二十歳のころ 第四十七章
ヨットの航海の後、僕は頭の中が空っぽになってしまった。僕はバックパッカーの生活に戻るが旅をする目的や意欲を失ってしまった。生活も乱れ始めた。僕は遅めの朝に起床し、朝食兼昼食を取り、昼間はショッピングモール等、街をなんとなくぶらぶらした。夜はワーホリ仲間とビールを飲み、夜中まで馬鹿騒ぎをした。僕もつるんでいたワーホリ仲間もオーストラリアの旅にもう新鮮さを抱いてはいなかった。僕らは酒を飲まなきゃバックパッカーの旅を送ることがやりきれなくなってきたのかもしれなかった。
仲間がいるうちはまだいい。お互いに馬鹿やって気分を紛らわせることができるから。そして自分自身の存在をお互いに確認しあえるから。しかし中にはどこのグループにも属さず一人ユースホステルで日々を過ごしているバックパッカーもいる。独りの世界に入ってしまったバックパッカーや輪に入れないバックパッカーはいったいどうしたものなのだろう。自分たちにはない何かを持ち合わせているのだろうか。僕らは疑問を感じつつも彼らに目を背けた。
また何故自分は日本を離れてこんな遠い所に辿り着いてしまったのだろうと自答することもあった。ワーキングホリデーのヴィザはまだ残っているけれども日本に帰ろうかなとも僕は少なからず考え始めていた。
そんなある日ユースホステルでインド経由日本に帰国するワーホリと出会った。彼女は航空券を買いに旅行代理店に行くけど一緒に行かないかと話しを持ちかけてきた。特に僕らは何もすることがないので暇がてら彼女に付いていき旅行代理店に入った。
ダーウィンからどうやって離れようかと考えていた僕はまずシドニー行きの航空券の片道切符の値段を受付に尋ねた。国内線でもなかなかの値段がする。ふと棚に置いてあるバカンスのパンフレットが僕の目に入る。ニュージーランドとバリ島だ。冬のニュージーランドでスキーを楽しむ。
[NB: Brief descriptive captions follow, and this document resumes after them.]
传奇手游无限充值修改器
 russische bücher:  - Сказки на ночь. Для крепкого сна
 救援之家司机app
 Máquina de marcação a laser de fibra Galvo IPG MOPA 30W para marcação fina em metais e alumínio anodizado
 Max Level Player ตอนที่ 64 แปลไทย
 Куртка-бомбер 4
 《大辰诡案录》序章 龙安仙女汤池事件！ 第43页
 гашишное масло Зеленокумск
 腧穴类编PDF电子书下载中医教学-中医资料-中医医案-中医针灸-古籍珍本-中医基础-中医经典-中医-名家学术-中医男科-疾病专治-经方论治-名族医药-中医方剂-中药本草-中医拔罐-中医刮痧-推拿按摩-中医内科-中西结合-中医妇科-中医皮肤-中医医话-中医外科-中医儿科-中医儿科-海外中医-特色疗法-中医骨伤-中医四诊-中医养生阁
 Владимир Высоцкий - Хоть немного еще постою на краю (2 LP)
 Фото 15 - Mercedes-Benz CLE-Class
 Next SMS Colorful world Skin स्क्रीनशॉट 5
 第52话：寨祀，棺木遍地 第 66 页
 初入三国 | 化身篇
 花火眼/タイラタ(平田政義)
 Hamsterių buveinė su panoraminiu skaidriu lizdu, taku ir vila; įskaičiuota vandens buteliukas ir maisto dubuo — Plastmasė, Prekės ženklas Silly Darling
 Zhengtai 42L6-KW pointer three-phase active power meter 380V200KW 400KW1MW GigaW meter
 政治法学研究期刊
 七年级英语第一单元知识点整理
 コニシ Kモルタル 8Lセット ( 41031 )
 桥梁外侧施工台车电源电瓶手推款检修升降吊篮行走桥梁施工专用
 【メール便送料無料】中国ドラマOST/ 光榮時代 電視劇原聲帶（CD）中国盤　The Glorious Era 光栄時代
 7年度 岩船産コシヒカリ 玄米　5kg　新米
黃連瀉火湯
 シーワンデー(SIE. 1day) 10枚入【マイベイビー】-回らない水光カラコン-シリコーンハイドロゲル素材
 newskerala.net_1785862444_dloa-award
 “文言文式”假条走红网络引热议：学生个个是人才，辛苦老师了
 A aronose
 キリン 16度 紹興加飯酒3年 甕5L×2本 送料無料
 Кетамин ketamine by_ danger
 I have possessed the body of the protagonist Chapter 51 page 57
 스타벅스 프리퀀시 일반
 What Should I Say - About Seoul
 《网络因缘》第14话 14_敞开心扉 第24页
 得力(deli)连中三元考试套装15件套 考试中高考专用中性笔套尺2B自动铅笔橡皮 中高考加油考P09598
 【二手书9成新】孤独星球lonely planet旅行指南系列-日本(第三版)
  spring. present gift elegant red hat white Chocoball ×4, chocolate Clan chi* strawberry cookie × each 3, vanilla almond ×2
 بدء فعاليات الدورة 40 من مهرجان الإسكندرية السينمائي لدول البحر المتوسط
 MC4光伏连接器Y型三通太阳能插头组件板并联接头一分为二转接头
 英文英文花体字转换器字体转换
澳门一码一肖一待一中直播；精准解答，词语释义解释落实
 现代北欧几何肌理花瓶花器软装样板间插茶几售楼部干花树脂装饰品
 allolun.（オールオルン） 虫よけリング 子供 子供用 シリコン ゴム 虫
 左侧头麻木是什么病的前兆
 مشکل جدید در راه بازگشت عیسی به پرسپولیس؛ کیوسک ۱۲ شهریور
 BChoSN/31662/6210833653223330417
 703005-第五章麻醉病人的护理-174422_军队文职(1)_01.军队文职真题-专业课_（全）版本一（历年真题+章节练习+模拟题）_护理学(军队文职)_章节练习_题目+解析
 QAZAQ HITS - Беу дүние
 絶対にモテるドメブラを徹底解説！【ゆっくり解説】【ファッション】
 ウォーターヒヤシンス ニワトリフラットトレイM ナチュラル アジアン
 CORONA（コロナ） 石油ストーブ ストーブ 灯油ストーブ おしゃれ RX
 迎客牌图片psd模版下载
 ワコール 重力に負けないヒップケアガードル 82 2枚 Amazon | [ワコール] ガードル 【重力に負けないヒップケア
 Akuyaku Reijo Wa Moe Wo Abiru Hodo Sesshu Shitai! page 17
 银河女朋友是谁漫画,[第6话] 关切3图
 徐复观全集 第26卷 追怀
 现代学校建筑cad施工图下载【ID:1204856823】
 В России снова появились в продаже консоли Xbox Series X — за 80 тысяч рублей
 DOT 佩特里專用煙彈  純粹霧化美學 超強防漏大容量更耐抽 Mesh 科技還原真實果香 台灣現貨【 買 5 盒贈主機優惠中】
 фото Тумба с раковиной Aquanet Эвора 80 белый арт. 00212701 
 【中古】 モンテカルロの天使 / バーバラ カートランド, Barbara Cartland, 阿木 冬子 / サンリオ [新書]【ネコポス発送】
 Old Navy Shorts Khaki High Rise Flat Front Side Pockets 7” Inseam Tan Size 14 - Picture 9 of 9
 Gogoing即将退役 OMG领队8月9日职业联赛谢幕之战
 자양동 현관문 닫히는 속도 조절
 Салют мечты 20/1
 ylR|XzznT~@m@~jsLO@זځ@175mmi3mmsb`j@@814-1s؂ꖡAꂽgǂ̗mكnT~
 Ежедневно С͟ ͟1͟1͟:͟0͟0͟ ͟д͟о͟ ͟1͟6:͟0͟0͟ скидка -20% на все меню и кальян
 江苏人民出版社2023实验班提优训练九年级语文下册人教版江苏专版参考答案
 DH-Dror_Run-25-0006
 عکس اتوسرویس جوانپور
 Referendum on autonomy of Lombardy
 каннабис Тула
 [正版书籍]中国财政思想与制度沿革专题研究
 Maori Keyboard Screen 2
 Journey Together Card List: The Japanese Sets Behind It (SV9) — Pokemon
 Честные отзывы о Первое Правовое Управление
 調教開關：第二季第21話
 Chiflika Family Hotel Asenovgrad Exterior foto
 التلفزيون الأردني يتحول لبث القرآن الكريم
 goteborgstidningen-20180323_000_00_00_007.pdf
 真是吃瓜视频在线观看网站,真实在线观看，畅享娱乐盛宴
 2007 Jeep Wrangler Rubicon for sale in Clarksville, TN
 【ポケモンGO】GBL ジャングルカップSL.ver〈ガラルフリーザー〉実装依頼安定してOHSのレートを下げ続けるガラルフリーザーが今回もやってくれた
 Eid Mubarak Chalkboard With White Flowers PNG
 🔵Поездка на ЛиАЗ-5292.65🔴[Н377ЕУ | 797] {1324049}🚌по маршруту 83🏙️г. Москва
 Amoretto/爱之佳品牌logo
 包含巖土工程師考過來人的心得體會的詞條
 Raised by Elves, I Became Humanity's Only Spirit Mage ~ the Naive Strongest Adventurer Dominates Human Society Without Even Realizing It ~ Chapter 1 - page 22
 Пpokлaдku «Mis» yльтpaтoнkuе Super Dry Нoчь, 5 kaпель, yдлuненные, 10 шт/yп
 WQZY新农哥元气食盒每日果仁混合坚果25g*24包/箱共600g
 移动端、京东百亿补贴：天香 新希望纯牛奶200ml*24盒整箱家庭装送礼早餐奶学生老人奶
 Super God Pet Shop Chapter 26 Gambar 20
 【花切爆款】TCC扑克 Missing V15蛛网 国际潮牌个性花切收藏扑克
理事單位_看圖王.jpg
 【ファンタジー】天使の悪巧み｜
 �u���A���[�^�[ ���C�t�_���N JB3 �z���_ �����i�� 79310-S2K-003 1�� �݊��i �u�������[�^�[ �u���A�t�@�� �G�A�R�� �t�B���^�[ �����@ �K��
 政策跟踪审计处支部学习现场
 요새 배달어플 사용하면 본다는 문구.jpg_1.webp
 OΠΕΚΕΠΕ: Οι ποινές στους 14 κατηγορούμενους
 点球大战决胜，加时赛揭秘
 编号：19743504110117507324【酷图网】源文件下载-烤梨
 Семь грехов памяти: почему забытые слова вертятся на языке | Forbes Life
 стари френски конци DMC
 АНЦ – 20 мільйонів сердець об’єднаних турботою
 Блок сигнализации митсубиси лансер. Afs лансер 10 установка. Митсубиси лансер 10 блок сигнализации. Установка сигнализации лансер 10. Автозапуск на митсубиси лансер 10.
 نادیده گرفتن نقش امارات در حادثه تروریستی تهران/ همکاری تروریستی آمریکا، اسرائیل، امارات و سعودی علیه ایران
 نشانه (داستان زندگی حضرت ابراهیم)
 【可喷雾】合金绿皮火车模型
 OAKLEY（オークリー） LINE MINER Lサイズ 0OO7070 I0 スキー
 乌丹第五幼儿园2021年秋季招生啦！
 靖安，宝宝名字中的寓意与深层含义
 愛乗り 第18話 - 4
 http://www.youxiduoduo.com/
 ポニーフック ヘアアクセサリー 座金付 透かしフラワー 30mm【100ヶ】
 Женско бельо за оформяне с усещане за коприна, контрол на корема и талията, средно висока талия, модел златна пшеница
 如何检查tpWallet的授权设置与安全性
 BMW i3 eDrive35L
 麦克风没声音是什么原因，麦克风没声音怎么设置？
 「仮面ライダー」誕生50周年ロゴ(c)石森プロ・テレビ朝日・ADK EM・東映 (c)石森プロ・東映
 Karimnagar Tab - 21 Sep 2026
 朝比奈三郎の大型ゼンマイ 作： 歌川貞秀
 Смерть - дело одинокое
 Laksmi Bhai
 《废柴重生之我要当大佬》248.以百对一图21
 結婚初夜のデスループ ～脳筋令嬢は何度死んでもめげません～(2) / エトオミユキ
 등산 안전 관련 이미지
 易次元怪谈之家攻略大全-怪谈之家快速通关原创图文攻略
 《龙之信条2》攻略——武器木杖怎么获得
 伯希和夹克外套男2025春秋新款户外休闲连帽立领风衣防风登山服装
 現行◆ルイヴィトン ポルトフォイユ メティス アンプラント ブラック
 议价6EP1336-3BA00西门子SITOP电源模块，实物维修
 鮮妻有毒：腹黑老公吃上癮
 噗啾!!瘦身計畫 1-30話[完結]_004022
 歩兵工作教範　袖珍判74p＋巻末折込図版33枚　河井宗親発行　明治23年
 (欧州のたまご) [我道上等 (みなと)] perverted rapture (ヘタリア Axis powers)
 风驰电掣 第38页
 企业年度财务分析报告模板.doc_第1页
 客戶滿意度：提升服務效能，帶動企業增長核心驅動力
バリ島ではビーチライフを楽しむ。
自分はオーストラリアという国だけにこだわりすぎてはいないだろうか。お金をぱっとバカンスに使って帰国してもいいのではないだろうか。ニュージーランド経由シドニーの値段も聞いてみよう。シドニー行きの片道切符と比べると高いがそれほど価格差があるというわけではない。ならバリ島も加えてみたらどうだろう。するとバリ島を加えても二万円くらいの価格差だという。今の生活から抜け出すにはこれしかない。